損益分岐点が気になる人:損益分岐点売上高って何だろう?分岐というぐらいだから利益がでるかどうかとかのはなし?
こんな疑問に答えます。
本記事の内容
・損益分岐点売上高について
公認会計士・税理士のみつざねが解説します。
損益分岐点売上高という言葉を知らなくても、事業をやっている人なら感覚的にいくら売れば利益を残せるかというのは、わかっていると思います。
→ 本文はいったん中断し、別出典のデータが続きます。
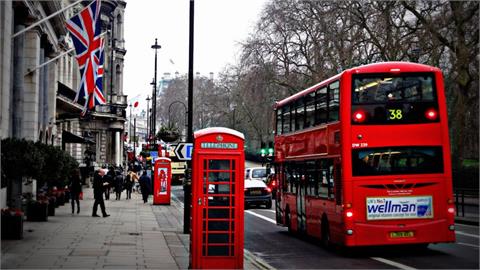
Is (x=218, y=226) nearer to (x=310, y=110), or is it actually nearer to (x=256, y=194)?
(x=310, y=110)

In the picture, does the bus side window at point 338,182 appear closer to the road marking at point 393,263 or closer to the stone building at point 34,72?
the road marking at point 393,263

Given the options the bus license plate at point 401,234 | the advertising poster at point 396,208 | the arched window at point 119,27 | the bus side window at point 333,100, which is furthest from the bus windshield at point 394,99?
the arched window at point 119,27

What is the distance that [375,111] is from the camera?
1588 cm

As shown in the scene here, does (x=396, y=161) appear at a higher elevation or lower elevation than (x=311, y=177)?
higher

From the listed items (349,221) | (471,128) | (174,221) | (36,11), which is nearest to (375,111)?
(349,221)

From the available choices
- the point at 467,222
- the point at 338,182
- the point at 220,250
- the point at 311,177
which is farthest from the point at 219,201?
the point at 467,222

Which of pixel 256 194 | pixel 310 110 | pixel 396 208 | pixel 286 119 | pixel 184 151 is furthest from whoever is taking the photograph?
pixel 256 194

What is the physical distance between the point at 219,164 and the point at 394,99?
4.93 m

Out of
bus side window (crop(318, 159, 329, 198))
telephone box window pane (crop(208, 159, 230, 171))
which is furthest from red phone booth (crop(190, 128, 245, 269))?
bus side window (crop(318, 159, 329, 198))

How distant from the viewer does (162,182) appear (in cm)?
3803

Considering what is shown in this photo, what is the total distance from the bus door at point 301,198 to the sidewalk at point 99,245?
340 centimetres

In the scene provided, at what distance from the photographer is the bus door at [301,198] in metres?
20.3

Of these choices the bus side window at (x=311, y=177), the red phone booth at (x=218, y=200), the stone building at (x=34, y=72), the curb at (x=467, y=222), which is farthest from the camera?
the curb at (x=467, y=222)

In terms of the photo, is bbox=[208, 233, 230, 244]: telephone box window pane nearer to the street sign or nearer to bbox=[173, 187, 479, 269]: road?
bbox=[173, 187, 479, 269]: road
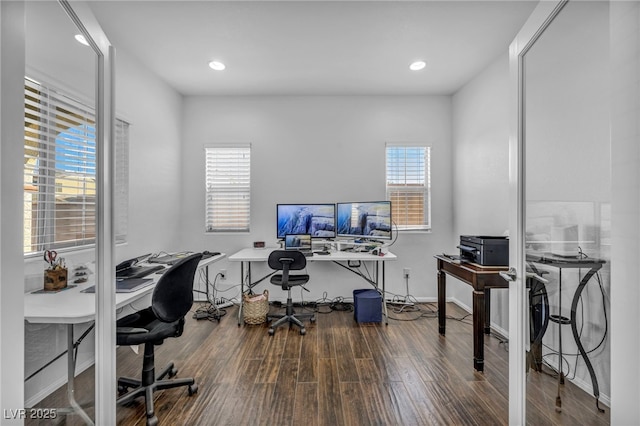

それを実際に金額としてあらわしているのが損益分岐点売上高です。
損益分岐点売上高とは
損益分岐点売上高は、簡単にいうと、売上と費用がトントンになる売上高のことです。
要するに利益も出ないけど、赤字にもならない状態です。
なので、損益分岐点売上高を超えられればそこから利益になりますし、それより売上が下回ってしまうと赤字になってしまいます。
損益分岐点売上高の求め方(計算式)
損益分岐点売上高を求める計算の手順はこんな感じです。
① 限界利益 = 売上高 - 変動費
② 限界利益率 = 限界利益 ÷ 売上高 × 100
③ 損益分岐点売上高 = 固定費 ÷ 限界利益率
まずは、売上高から変動費を引いて①限界利益を出します。
そのあとは、限界利益を売上高で割って②限界利益率を出します。
最後に固定費を限界利益率で割ってやると③損益分岐点売上高を出すことができます。
・用語説明
変動費 | 固定費 | 限界利益 |
変動費は売上の増減に応じて、増えたり減ったりする費用です。
例えば、商品の仕入れ代金、原材料費、外注費などです。
|
固定費は、売上の増減に関係なく一定額が発生する費用です。
例えば、家賃や人件費が該当します。 |
限界利益は、売上高から変動費を引いたものです。
限界利益の内訳は、固定費+利益です。 利益はゼロの場合もあります。 |
損益分岐点売上高の例題
字だけだとわかりづらいので、例題で数値を使って見てみたいと思います。
高級食パンを売っているパン屋さんがあるとします。
パン屋さんでは食パンのみを1本1,000円で販売しています。
この場合の直近の決算はこんな感じでした。
直前決算 | |
売上高 | 1,000万円 |
変動費 | 300万円 |
固定費 | 350万円 |
利益 | 350万円 |
この場合の損益分岐点売上高を計算してみます。
先ほどの式に当てはめてみます。
① 売上高1,000万円 - 変動費300万円 = 限界利益700万円
② 限界利益700万円 ÷ 売上高1,000万円 × 100 = 限界利益率70%
③ 固定費350万円 ÷ 限界利益率70% = 損益分岐点売上高500万円
この例題のケースだと損益分岐点売上高は500万円ということになりました。
高級食パンは1本1,000円なので、500万円÷1,000円=5,000本を年間で販売できれば、赤字にはならないということです。
まとめ
損益分岐点売上高自体は理解してしまえば簡単です。
変動費と固定費を分けたりするのは多少めんどうですが、事業をやっている方はこれを使って実際に自社の損益分岐点売上高を計算しておくと、自分の感覚とあっているのか、もしくは間違っていたのかがわかっていいですよ。